After the war, he started a family with Eva, moved to Beverly, and raised two sons and a daughter. Eva died in 2012, and a son, Steven, passed away in 2017. He has two grandchildren and two great-grandchildren.
Gurman also earned a spot in history for his business, and is credited with creating the trailer hitch. After the war, he started a custom trailer hitch company that grew to be the largest in the U.S. “I was known nationally as the Hitch King,” said Gurman. He worked until last year, deciding to retire when he turned 96.
The Pentagon kept the story of the Rohna tragedy classified until the early 1990s. Gurman was given a Purple Heart for his service but stayed silent about the bombing until the account was published by the media in 1993.
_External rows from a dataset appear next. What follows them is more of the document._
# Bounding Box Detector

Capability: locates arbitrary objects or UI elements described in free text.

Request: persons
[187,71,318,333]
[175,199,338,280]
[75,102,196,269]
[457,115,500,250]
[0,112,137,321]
Years later, Gurman learned about an annual reunion that had been taking place for Rohna survivors, and he went on to attend several. At one, he was met by the nephew of Robert Flores and was able to describe what his friend meant to him.
Snapshots of the tragedy flash through Gurman’s mind on Memorial Day and every Thanksgiving. “I think about all those guys who could have lived to 96,” he said. “They could have raised families.”